Women & GirlsBARKA Seeks to Empower Women and Girls in Every Project
Studies have shown that when a man in a rural African village has money he will spend it on himself. However when a woman has money, she spends it on her family. In rural Burkina, women are the backbone of society who have their fingers on the pulse of the community. Their days are spent walking miles for water, cooking meals over an open fire, washing clothes, taking care of children, and even farming in the rainy season. From sunup until sundown, women of Burkina Faso barely get a moment’s rest, and this is not an exaggeration.
In addition, Burkina Faso is a deeply patriarchal society, where women are often treated as 2nd class citizens. Women have fewer job opportunities, receive less wages for similar work, and their rights are not always protected. For example outdated and harmful practices such as Female Genital Mutilation and Cutting (FGM/C) and Child, Early and Forced Marriage (CEFM) are outlawed by Burkina law but still widely practiced. Polygamy is also commonly practiced by some muslims, but only by men, not women. Only 1% of girls complete their education by finishing high school.
Ironically, legend has it that the nation of Burkina Faso was founded by a woman who lived over 900 years ago– the warrior-princess Yennenga who commanded her own battalion on the back a stallion. She is considered to be the mother of the Mossi people and has become a cultural icon known and admired for her strong character and independent mind. Unfortunately, these attributes seem more admired in the form of legend than in the real lives of women in Burkina Faso today!
BARKA aims to strengthen women’s skills and capacities in all its projects. In fact, because we have so much faith and confidence in Burkinabè women, back in 2006 when BARKA was researching and gathering information about how to implement its first WASH project, it met with women to better understand the needs of the village. Since those early roots, BARKA has integrated women’s participation into all its projects and provided numerous opportunities for women to lead and benefit economically.
In every village where BARKA drills a well, women must make up at least 50% of the steering committee to oversee the water point and collection of funds. When BARKA developed plans for its ceramic filter social enterprise, women were chosen to make up the team of Filter Ambassadors to sell them within the community. When BARKA’s Social Art program launched and developed an original play about the management of water resources, it integrated themes of women’s empowerment to better elucidate their key role in water resource management and to inspire rural communities to enable women to lead. Most recently, BARKA’s WASH-in-Schools programming brought to light the need for improved menstrual hygiene management which gave rise to an entirely new program of menstrual, sexual and reproductive health.

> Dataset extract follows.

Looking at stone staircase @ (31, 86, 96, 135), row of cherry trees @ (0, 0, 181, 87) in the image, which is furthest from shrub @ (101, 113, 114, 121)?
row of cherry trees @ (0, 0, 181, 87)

BARKA seeks to build aspects of empowering women and girls into every project it implements.
“On average a woman in West Africa walks a distance of 5 KM carrying 20 liters of water each day. Time collecting water from distant locations prevents women from engaging in productive work and sometimes deepens gender disparities. Just in the last 24 hours 6000 people mostly children will have died from lack of safe drinking water and adequate sanitation.”